2022-05-18	refactor(web/runner): Move runner CLI into separate configuration	Fabian Mastenbroek
	This change splits the command line interface from the OpenDC web runner into a separate configuration. We plan to re-use the runner code for a Quarkus extension that integrates the runner in development mode.
2022-05-15	build(web/runner): Reduce build steps for Docker image	Fabian Mastenbroek
	This change updates the Dockerfile for the web runner to reduce the number of build steps necessary to build the web runner. Previously, the build would also include/build the web API which is not used in the image.
2022-05-06	refactor(compute/service): Remove OpenTelemetry from "compute" modules	Fabian Mastenbroek
	This change removes the OpenTelemetry integration from the OpenDC Compute modules. Previously, we chose to integrate OpenTelemetry to provide a unified way to report metrics to the users. Although this worked as expected, the overhead of the OpenTelemetry when collecting metrics during simulation was considerable and lacked more optimization opportunities (other than providing a separate API implementation).
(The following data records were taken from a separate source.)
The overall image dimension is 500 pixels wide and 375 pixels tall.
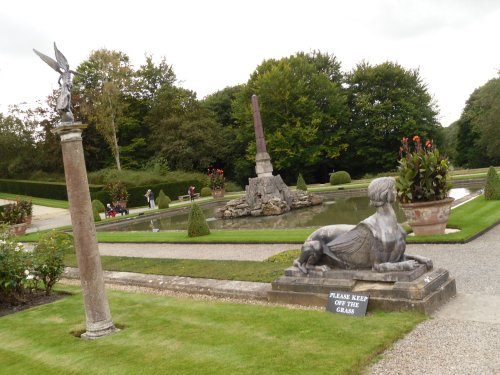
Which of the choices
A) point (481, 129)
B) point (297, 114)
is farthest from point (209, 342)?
point (481, 129)

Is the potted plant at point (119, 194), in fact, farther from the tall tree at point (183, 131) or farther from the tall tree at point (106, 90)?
the tall tree at point (183, 131)

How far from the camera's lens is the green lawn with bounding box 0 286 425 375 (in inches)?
216

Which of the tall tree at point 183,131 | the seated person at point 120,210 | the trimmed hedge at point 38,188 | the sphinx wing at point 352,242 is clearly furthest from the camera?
the tall tree at point 183,131

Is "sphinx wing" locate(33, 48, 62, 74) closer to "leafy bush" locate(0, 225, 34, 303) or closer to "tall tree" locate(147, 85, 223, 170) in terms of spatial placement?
"leafy bush" locate(0, 225, 34, 303)

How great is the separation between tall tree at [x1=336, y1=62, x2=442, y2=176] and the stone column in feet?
136

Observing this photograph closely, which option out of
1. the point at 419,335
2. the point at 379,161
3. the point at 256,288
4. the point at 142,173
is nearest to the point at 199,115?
the point at 142,173

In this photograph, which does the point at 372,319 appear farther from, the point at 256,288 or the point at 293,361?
the point at 256,288

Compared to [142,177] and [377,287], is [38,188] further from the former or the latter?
[377,287]

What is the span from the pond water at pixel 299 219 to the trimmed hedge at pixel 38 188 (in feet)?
50.5

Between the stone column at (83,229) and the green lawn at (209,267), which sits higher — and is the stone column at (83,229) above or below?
above

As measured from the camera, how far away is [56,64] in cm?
733

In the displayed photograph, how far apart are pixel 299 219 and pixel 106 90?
3160 cm

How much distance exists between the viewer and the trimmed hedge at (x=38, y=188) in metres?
44.3

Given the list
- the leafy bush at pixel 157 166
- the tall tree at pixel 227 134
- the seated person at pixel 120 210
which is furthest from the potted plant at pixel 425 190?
the tall tree at pixel 227 134
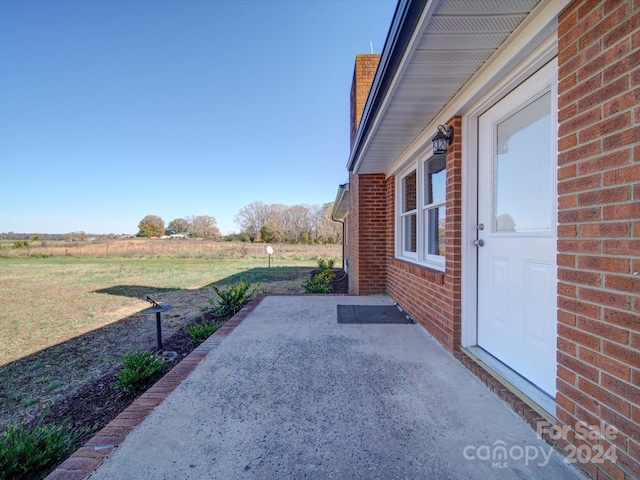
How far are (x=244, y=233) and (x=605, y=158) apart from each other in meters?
37.8

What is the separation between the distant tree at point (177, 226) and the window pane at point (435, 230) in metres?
51.8

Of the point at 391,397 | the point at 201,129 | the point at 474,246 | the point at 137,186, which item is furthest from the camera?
the point at 137,186

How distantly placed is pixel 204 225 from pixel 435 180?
4867 centimetres

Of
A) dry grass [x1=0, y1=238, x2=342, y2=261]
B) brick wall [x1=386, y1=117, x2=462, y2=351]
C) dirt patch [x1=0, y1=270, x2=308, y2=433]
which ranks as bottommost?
dirt patch [x1=0, y1=270, x2=308, y2=433]

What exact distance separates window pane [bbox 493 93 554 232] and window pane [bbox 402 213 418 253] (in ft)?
6.43

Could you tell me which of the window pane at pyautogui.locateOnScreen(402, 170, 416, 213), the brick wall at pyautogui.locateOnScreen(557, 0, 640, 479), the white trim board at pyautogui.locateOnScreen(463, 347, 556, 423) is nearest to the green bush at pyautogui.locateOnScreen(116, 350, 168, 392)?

Furthermore, since we were tied to OpenTelemetry's SDK implementation, we experienced issues with throttling and registering multiple instruments. We will instead use another approach, where we expose the core metrics in OpenDC via specialized interfaces (see the commits before) such that access is fast and can be done without having to interface with OpenTelemetry. In addition, we will provide an adapter to that is able to forward these metrics to OpenTelemetry implementations, so we can still integrate with the wider ecosystem.